- Opening Delimiter -

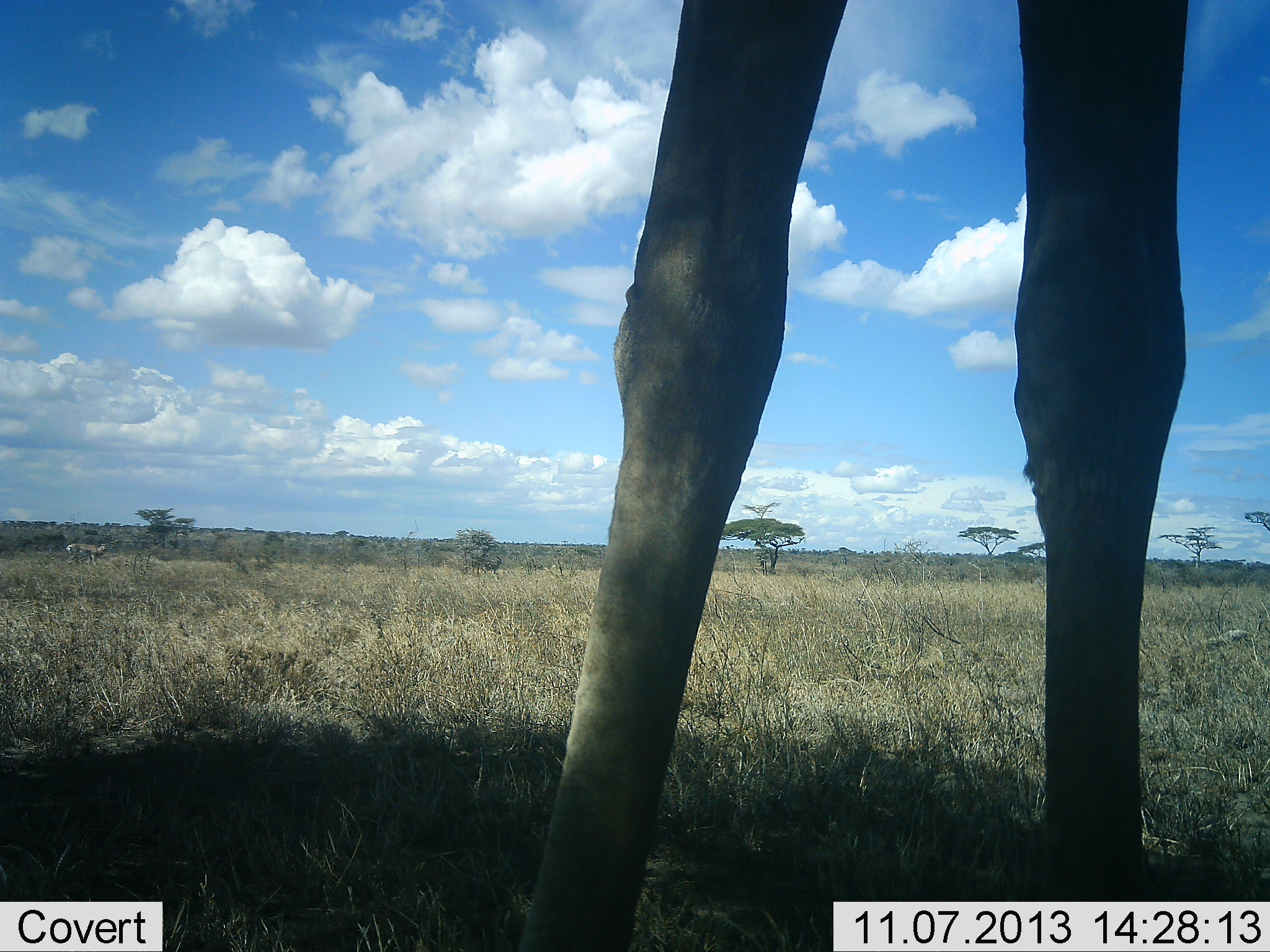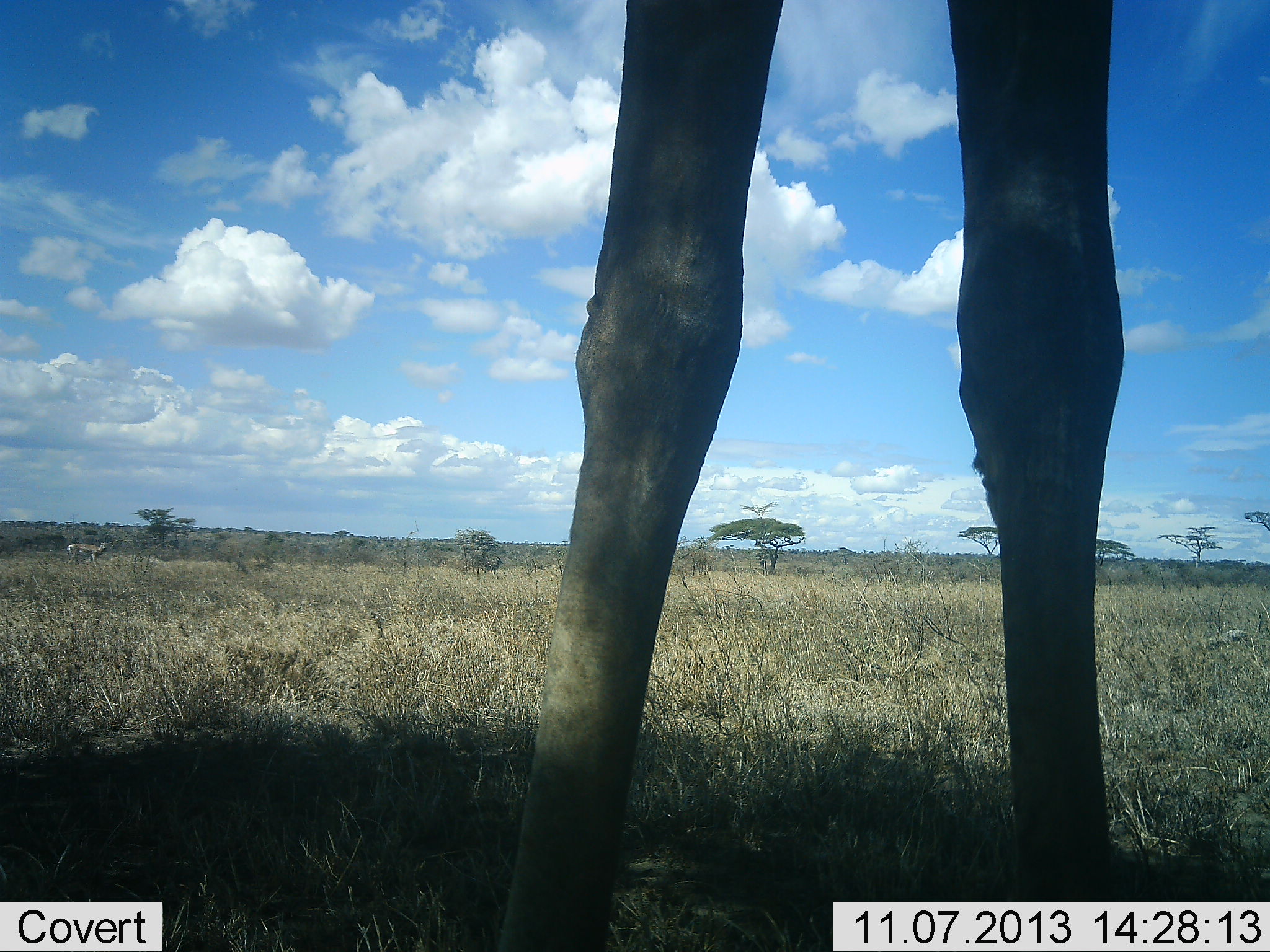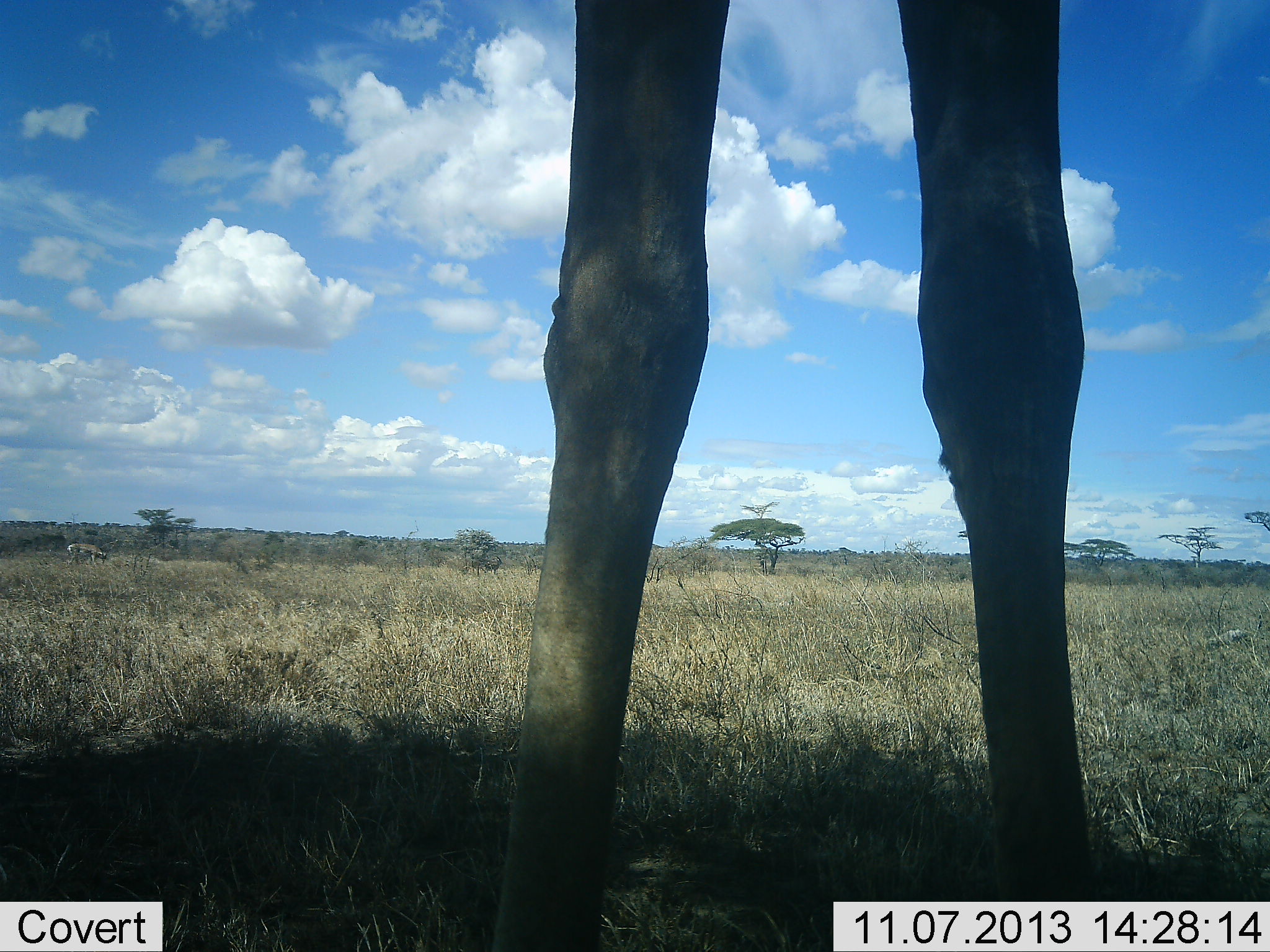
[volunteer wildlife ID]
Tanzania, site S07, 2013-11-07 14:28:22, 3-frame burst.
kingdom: Animalia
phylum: Chordata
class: Mammalia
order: Artiodactyla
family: Giraffidae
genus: Giraffa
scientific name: Giraffa camelopardalis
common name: giraffe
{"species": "giraffe (Giraffa camelopardalis)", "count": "1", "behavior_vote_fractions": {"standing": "86%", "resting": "0%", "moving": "14%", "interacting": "0%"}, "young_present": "0%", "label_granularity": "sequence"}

- Closing Delimiter -

- The problem: Search the listing above for lines containing "giraffe", and copy them.

- Response to this task:
common name: giraffe
{"species": "giraffe (Giraffa camelopardalis)", "count": "1", "behavior_vote_fractions": {"standing": "86%", "resting": "0%", "moving": "14%", "interacting": "0%"}, "young_present": "0%", "label_granularity": "sequence"}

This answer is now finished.